→ **Directions**
Please give back each line below unchanged; none of the pictures should appear.

Information supplied Start Marker

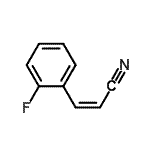 CAS#: 91319-61-8, (2Z)-3-(2-Fluorophenyl)acrylonitrile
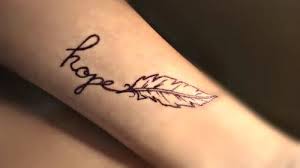 Tattoo Quotes Hope. QuotesGram via Relatably.com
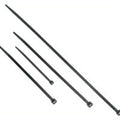 CABLES TO GO 43221 6in Releasable/Reusable Cable Ties - Black - 50pk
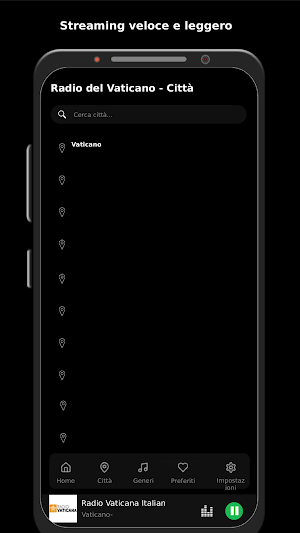 Radio del Vaticano Screenshot 1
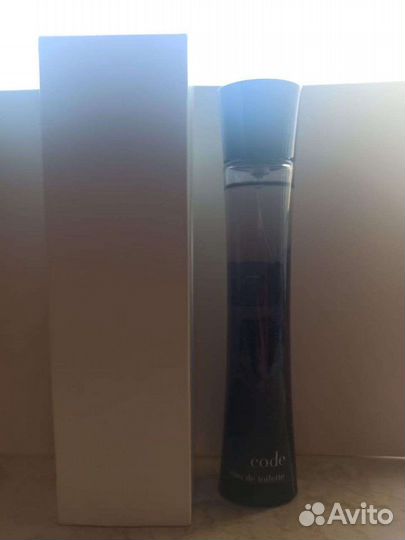 Giorgio Armani, Armani Code eau de toilette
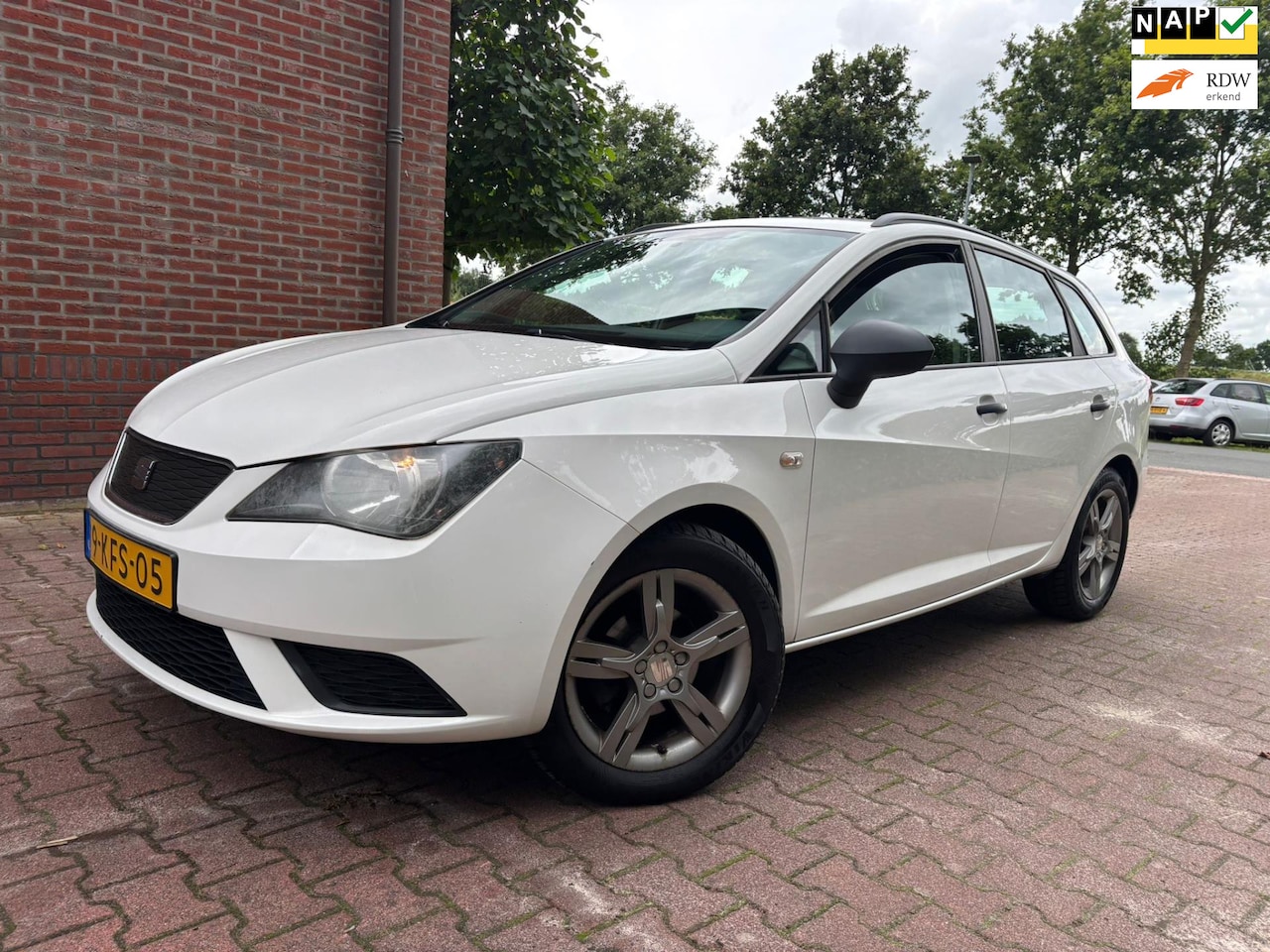 SEAT Ibiza ST - 1.2 TDI Businessline 1.2 TDI Businessline - AutoWereld.nl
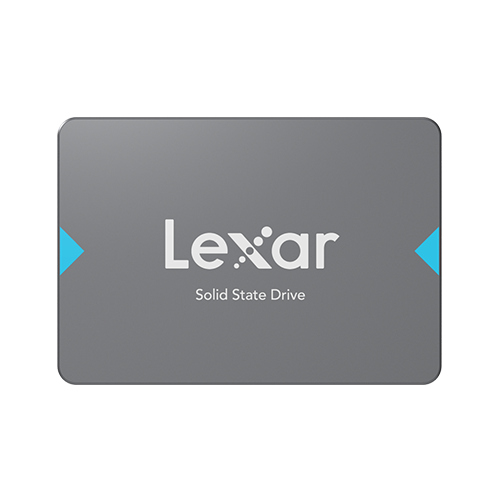 Lexar NQ100 LNQ100X240G-RNNNG  240GB 2.5İnç 550-445 Mb/s  Sata 6Gb/s SSD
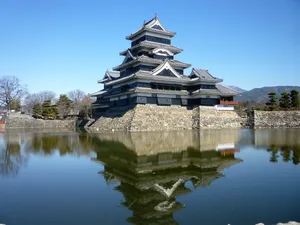 Matsumoto Castle In Nagano Japan Wallpaper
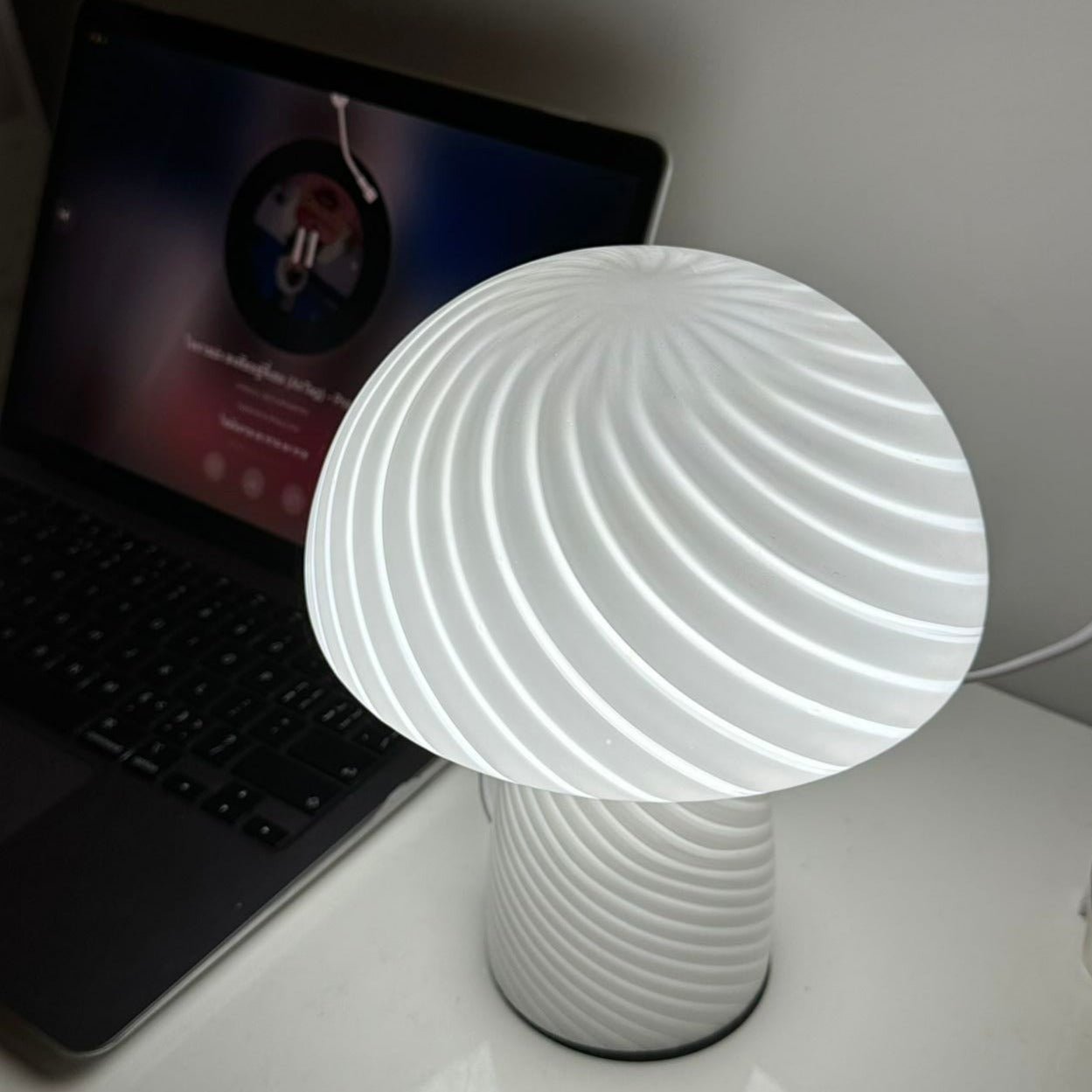 Mushroom Table Lamp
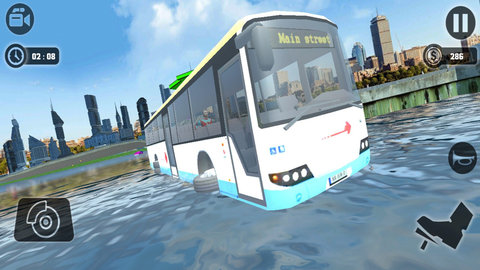 模拟水上客车软件截图2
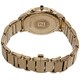 Fendi Men's F252415000 'Classico' Gold Dial Stainless Steel Chronograph Quartz Watch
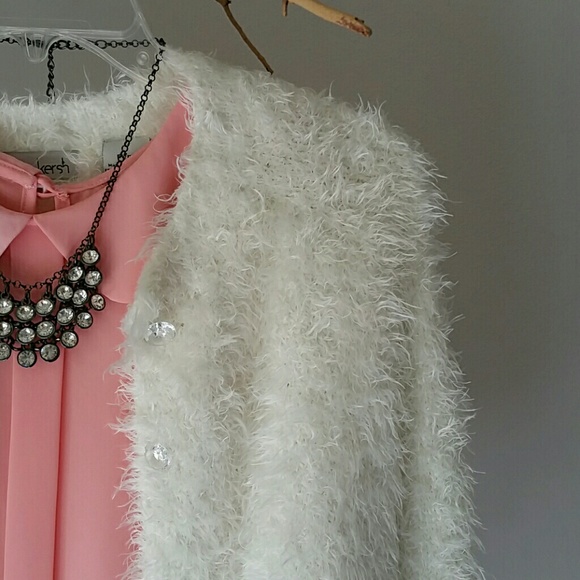 Kersh Fuzzy Sweater - Picture 2 of 8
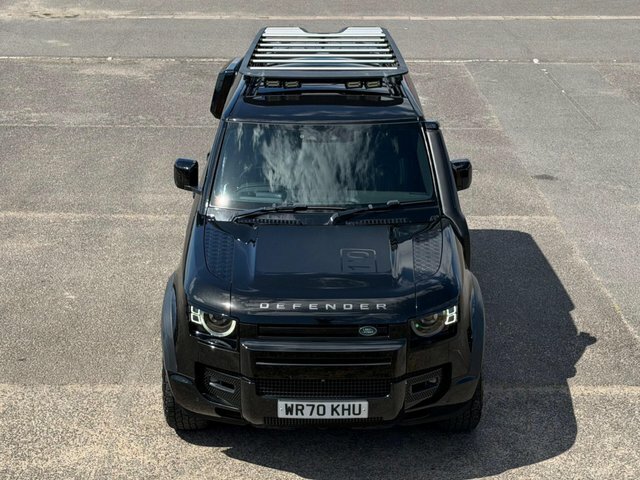Land Rover Defender 110 3.0 I6 X 4Wd Euro 6 S S Black #2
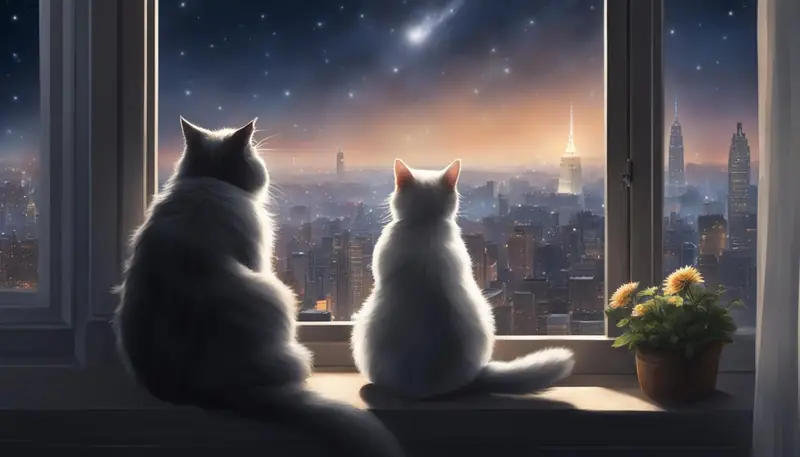 bond between humans and cats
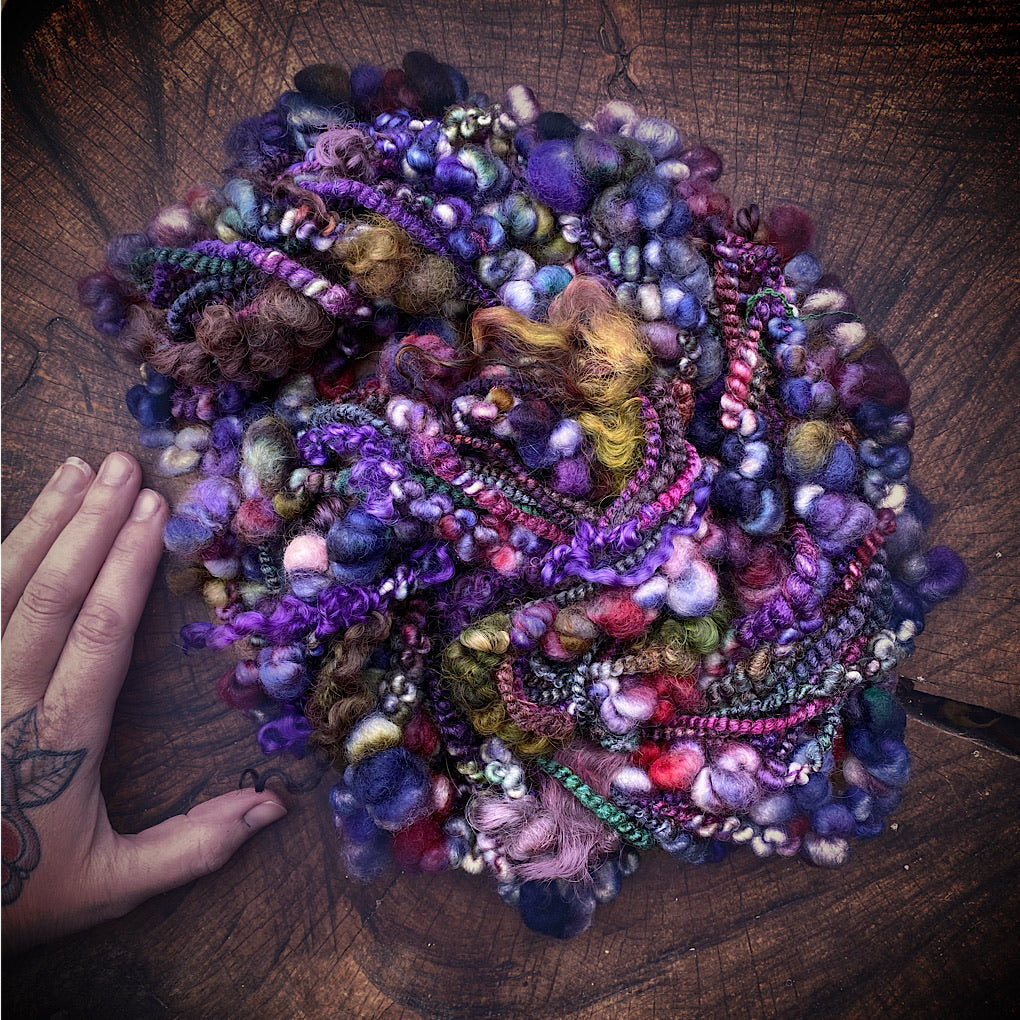 Crépuscule 4 Silk art yarn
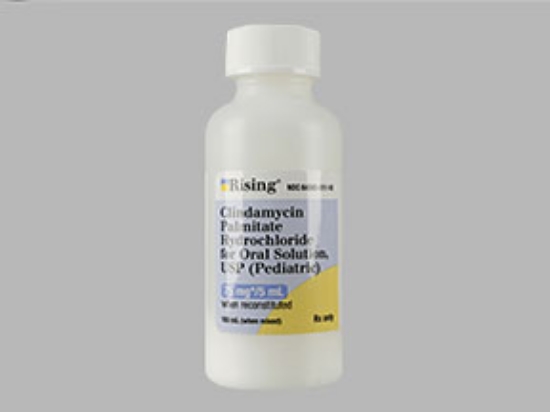 Picture of CLINDAMYCIN PALMITAT 75MG/5ML SOL WH 100ML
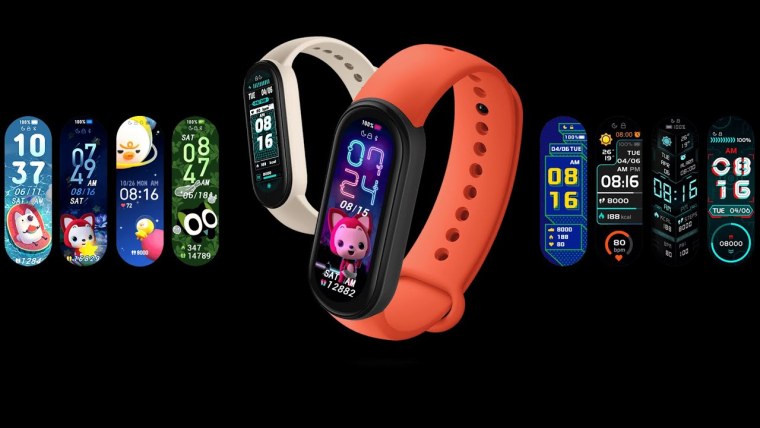 Часы Сяоми ми бэнд 7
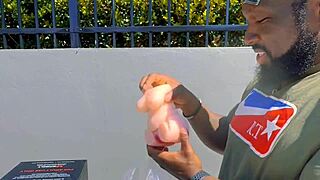 Stacxxxs Presents Pocket Pussy To Real Pussy With Sexy Lexy Morgan!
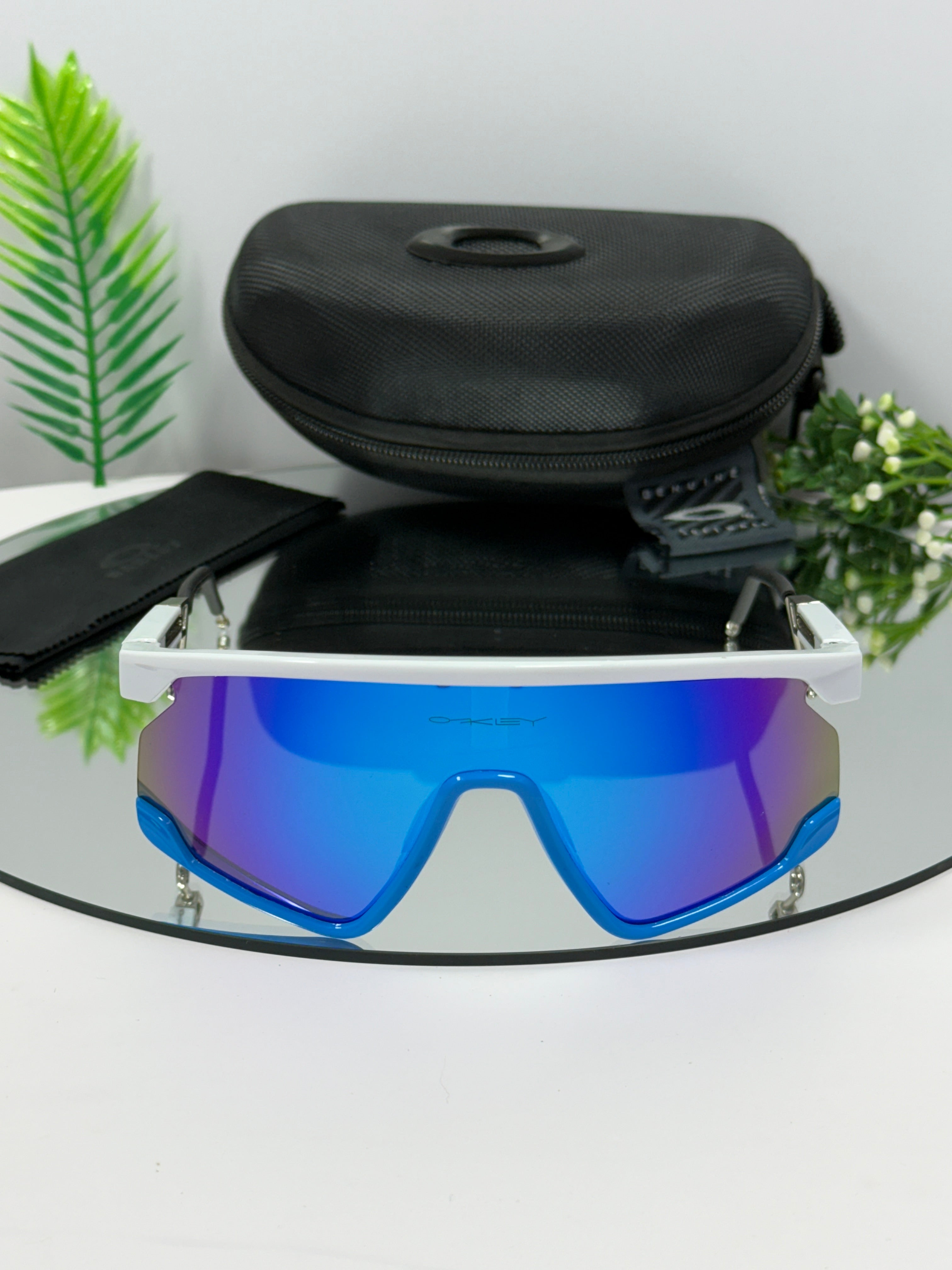 Oakley BXTR Metal Sports ( Blue & White )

Information supplied End Marker

→ **Response to this exercise**
 CAS#: 91319-61-8, (2Z)-3-(2-Fluorophenyl)acrylonitrile
 Tattoo Quotes Hope. QuotesGram via Relatably.com
 CABLES TO GO 43221 6in Releasable/Reusable Cable Ties - Black - 50pk
 Radio del Vaticano Screenshot 1
 Giorgio Armani, Armani Code eau de toilette
 SEAT Ibiza ST - 1.2 TDI Businessline 1.2 TDI Businessline - AutoWereld.nl
 Lexar NQ100 LNQ100X240G-RNNNG  240GB 2.5İnç 550-445 Mb/s  Sata 6Gb/s SSD
 Matsumoto Castle In Nagano Japan Wallpaper
 Mushroom Table Lamp
 模拟水上客车软件截图2
 Fendi Men's F252415000 'Classico' Gold Dial Stainless Steel Chronograph Quartz Watch
 Kersh Fuzzy Sweater - Picture 2 of 8
Land Rover Defender 110 3.0 I6 X 4Wd Euro 6 S S Black #2
 bond between humans and cats
 Crépuscule 4 Silk art yarn
 Picture of CLINDAMYCIN PALMITAT 75MG/5ML SOL WH 100ML
 Часы Сяоми ми бэнд 7
 Stacxxxs Presents Pocket Pussy To Real Pussy With Sexy Lexy Morgan!
 Oakley BXTR Metal Sports ( Blue & White )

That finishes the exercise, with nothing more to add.